Full disclosure: I feel vindicated by the study I am about to report. Years ago I was the “dietitian parent” in the school booster club suggesting that healthier foods be offered at the concession stand during sports and other events, only to be shot down by those who were worried about the bottom line. “Healthy food won’t sell” was the response, time and time again.
Booster clubs all over the country raise money to support the sports programs and other extracurricular activities that schools can’t otherwise afford. Their revenue is critical, and you really can’t blame them for not wanting to experiment with a reliable income-generator like a concession stand.
But at Muscatine High School in Iowa, the booster club took a chance and let researchers from Cornell University fiddle with their concession stand menu.
The gamble paid off, and out of it came two successful strategies for improving the nutritional offerings of concession stand foods: 1) offer five to 10 healthy options, and 2) make the ingredients of popular food items healthier.
We still sell hot dogs, we still sell pizza, we still sell candy bars. But everything in life is about choices, and it’s important to put choices out there that meet everybody’s needs and wants, and more people, it seems, want to lead healthier lives.
For two consecutive fall sports seasons, researchers collected revenue and sales data from the concession stand at the high school. No changes were made to the menu during the first season, but eight new healthier choices were added during the second season: a grilled chicken sandwich, carrots and dip, trail mix, granola bars, string cheese, pickles, apples, and soft pretzels. The standard fare remained on the menu.
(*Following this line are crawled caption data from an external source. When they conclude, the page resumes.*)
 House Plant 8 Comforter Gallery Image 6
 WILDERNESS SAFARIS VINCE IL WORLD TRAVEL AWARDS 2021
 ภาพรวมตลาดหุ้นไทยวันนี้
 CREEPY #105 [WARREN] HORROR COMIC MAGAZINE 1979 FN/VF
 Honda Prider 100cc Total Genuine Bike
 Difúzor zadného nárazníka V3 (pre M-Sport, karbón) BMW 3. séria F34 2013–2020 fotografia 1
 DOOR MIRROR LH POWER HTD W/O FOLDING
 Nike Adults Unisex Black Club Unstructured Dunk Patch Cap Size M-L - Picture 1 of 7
In addition, changes were made to two popular food items to make them healthier. Trans fats were eliminated from the nacho cheese sauce; and the popcorn, previously popped in coconut oil, was prepared instead with canola oil that was saturated- and trans fat-free.
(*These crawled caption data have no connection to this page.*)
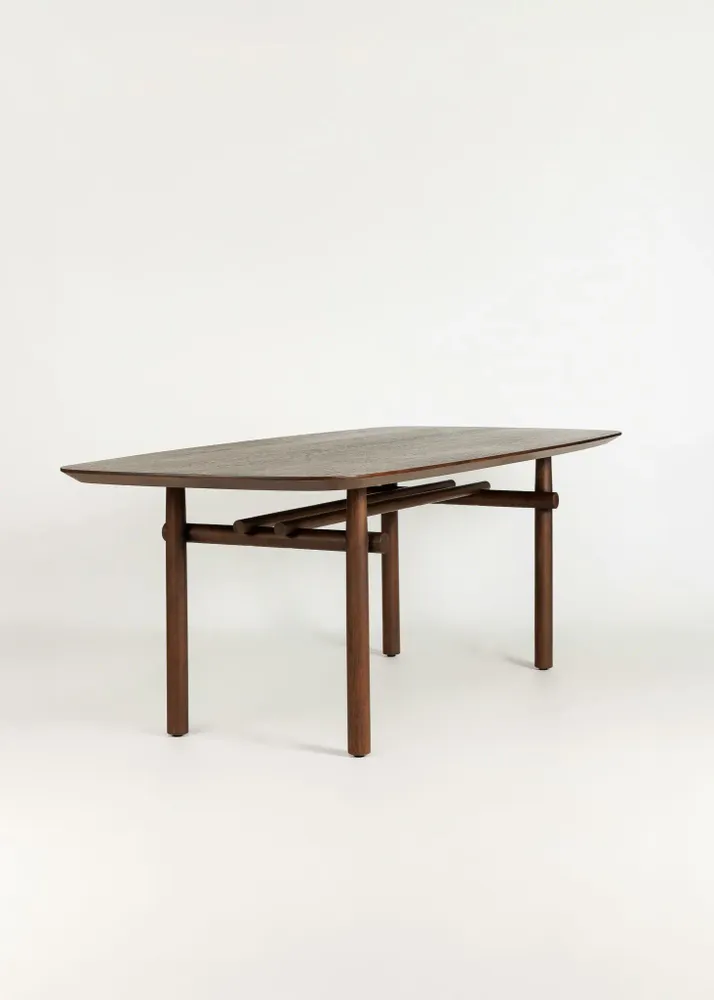 Dining Tables - Steekla Table Solid Oak Natural - ARBORE BY CAREL WOODWORKS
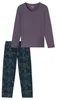 uncover by Schiesser - Nightwear - Schlafanzug (38 Pflaume) Produktbild-Vorschau 3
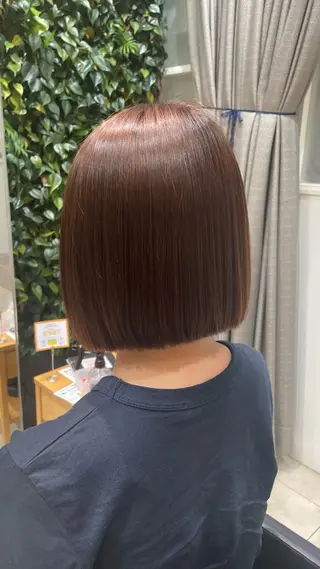 ショート ノンダメージカラー/ ボブ/RINのヘアスタイル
Economic disaster did not strike. When all the numbers were crunched by researchers from Cornell University’s Food and Brand Lab, concession stand sales and revenues remained stable. The new healthier items accounted for 9.2 percent of total sales, and sales of the healthier foods increased from game to game. Overall income increased by 4 percent.
Despite the preparation changes, sales of the nachos and popcorn increased by 8 percent. The new foods that sold the best were the chicken sandwiches and the pretzels, which accounted for 7.6 percent of all food sales.
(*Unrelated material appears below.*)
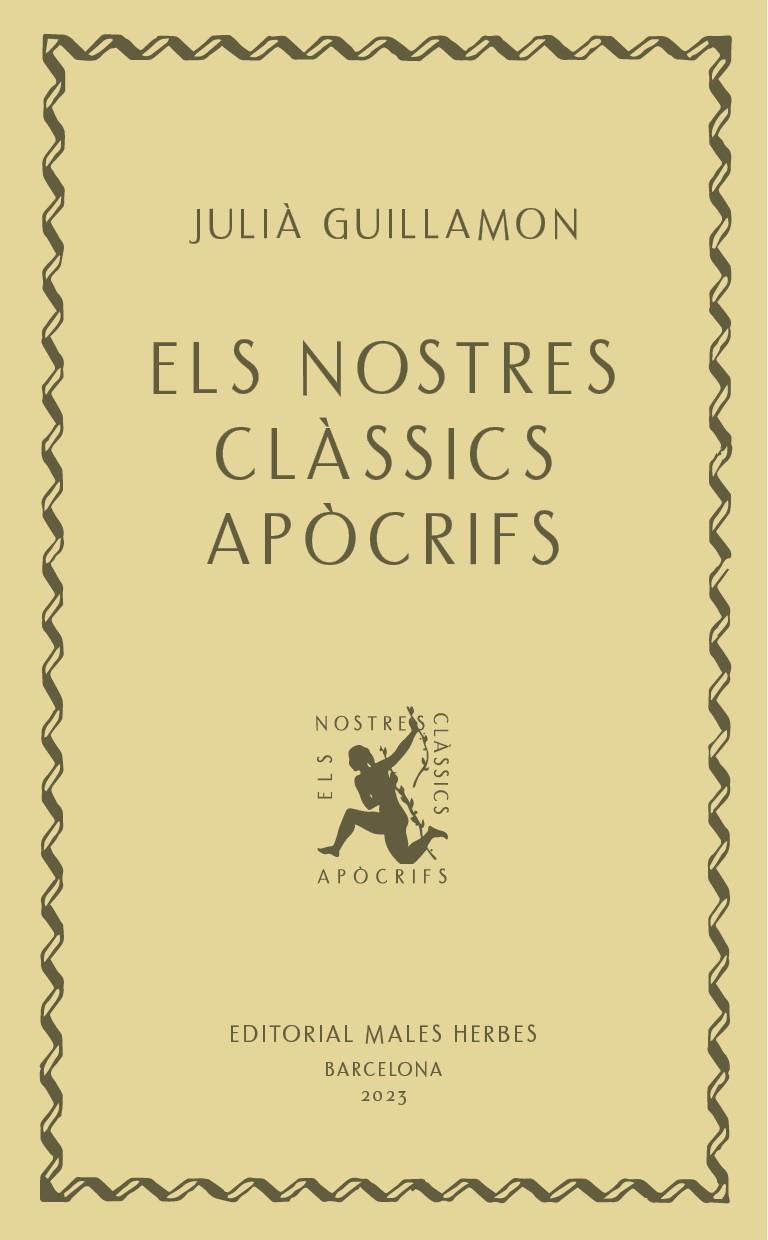 Nostres clàssics apòcrifs, Els | 9788412662405 | Guillamon, Julià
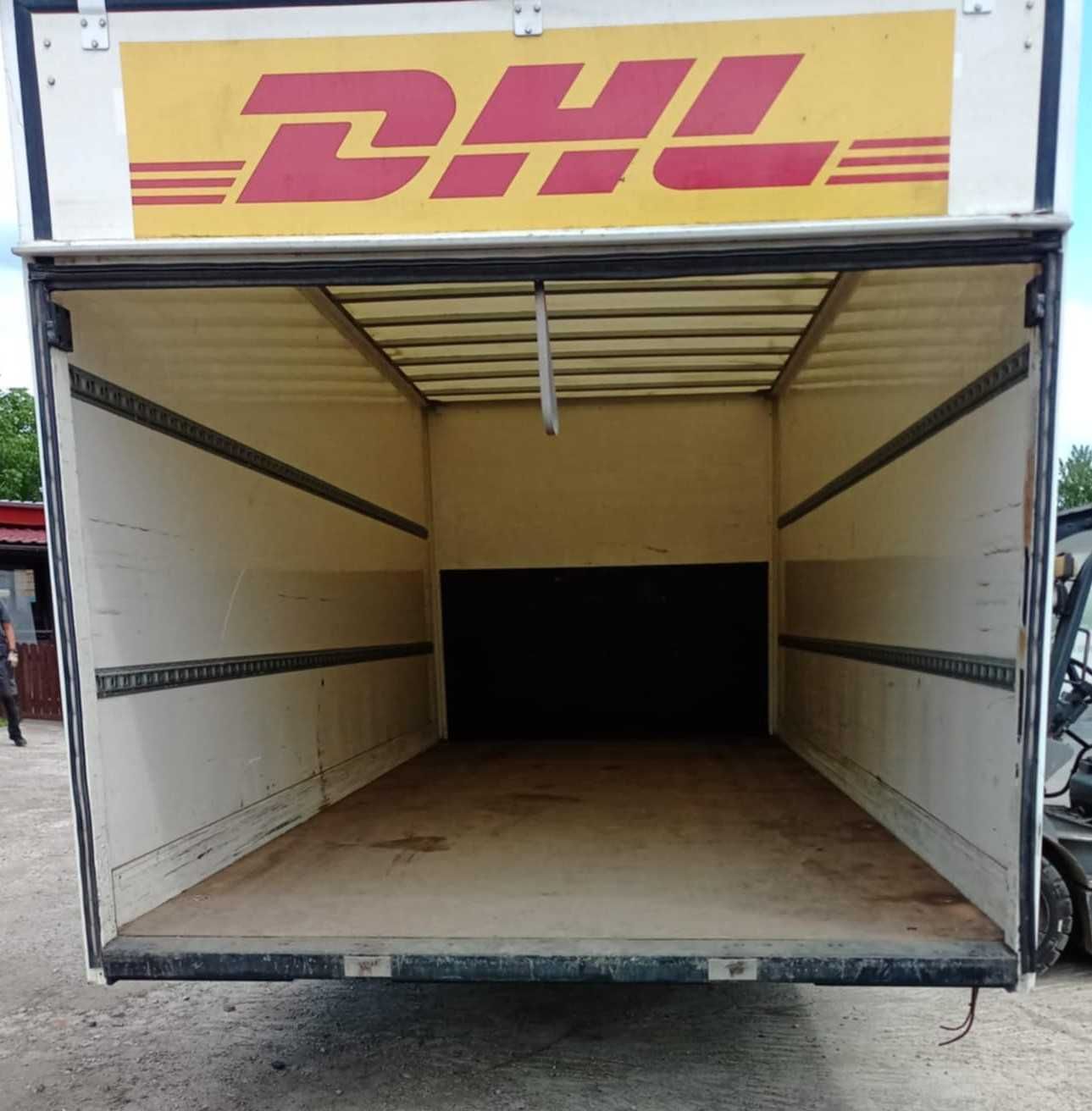 kontener  - możliwy transport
Student satisfaction with the foods offered at the concession stand was not affected by the addition of healthier choices, and parental satisfaction increased.
“If you’re a concession-stand sponsor, and you want people to eat better, and you want to make money, add at least five healthy items,” advises Brian Wansink, the Cornell lab’s director and a professor of marketing. “There’s got to be a critical mass, and we find that five’s a very lucky number, and ten is even better.”
Kate Hansen, the president of the Muscatine booster club during the study, agreed, “I think what it comes down to is people want to have choices. We still sell hot dogs, we still sell pizza, we still sell candy bars. But everything in life is about choices, and it’s important to put choices out there that meet everybody’s needs and wants, and more people, it seems, want to lead healthier lives.”
Perhaps my own concession stand reform efforts were just ahead of their time.
The study is published in the Journal of Public Health.